Cracking your knuckles causes arthritis
TRUTH: There have been studies about this and there is no evidence to back it up, says Arthritis Research UK.
A study from the University of Alberta suggested that when muscle joints are pulled apart it forms a tiny cavity filled with gas which then collapses, creating a popping noise.
Eating late at night results in weight gain
TRUTH: It’s a myth that if we do this, calories deposit themselves more readily into fat cells than calories eaten earlier in the day.
“It’s not when – but what you eat,” says Dr Jebb. “Your basic metabolism is fairly consistent over a 24-hour period and does not slow down when the sun sets, though of course you burn off fewer calories when you are sleeping.”
Sugar causes hyperactivity in kids
TRUTH: Numerous double-blind, randomised controlled trials have been done specifically looking at this claim and have found no evidence to show that sugary foods or drinks have any real effect on children’s behaviour.
In one study, parents were told their child had been given sugar when they hadn’t, and reported their child was more hyperactive anyway!

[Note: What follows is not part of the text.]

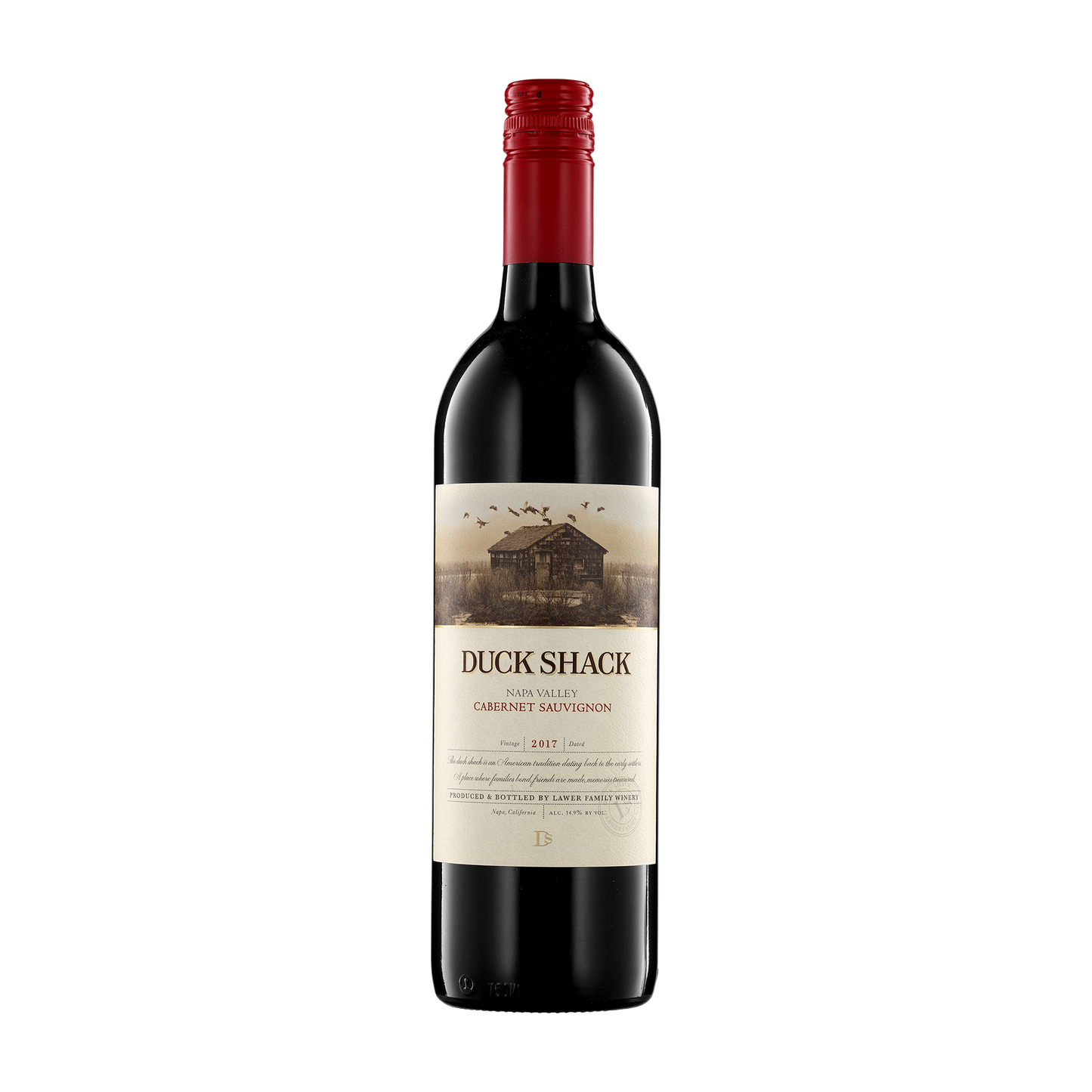 A bottle of Duck Shack 2017 Cabernet Sauvignon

There is some evidence, however, to suggest certain additives (E numbers) used in sugary drinks and sweets can cause hyperactivity in some children.
Tilt your head back to stop a nosebleed
TRUTH: This doesn’t help. Instead: “Pinch the soft part of the nose beneath the bony bridge, lean forward, and breathe through the mouth to treat a nosebleed,” says Dr Hicks.

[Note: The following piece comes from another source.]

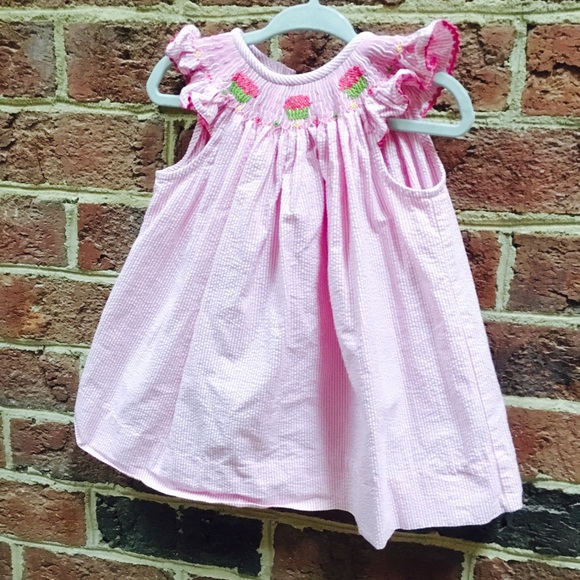 smocked first birthday dress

“Leaning forwards helps the blood come out of the nose rather than down the back of the throat where it might irritate the stomach.”
Microwaving kills the nutrients in food
TRUTH: Studies have found that microwaving food often retains more nutrients than conventional cooking.

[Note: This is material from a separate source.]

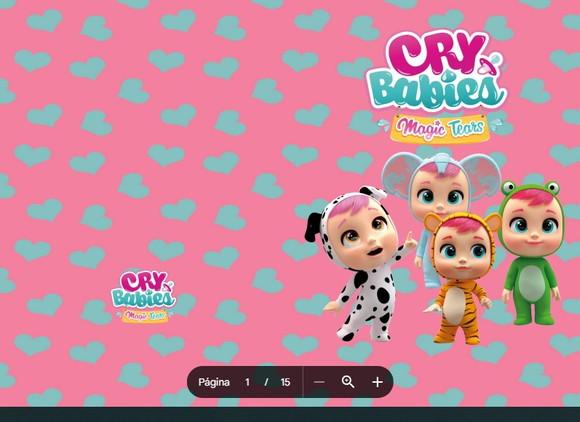 Revista de Colorir Cry Babies em pdf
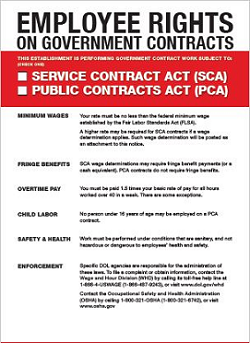 Employee Rights on Government contracts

That’s because the cooking time is shorter (vitamins and minerals are heat-sensitive) and you’re less likely to use water (nutrients leach into water).
The healthiest way to cook veg is to steam them, but microwaving won’t do them any harm. The exception is breast milk for babies – microwaving it decreases the potency of its enzymes.
Waking sleepwalkers can give them a heart attack
TRUTH: “It may leave them a bit disorientated but will not cause them any harm,” explains Dr Hicks.
“But it’s best not to wake a sleepwalker, just make sure they remain safe as you guide them back to bed.”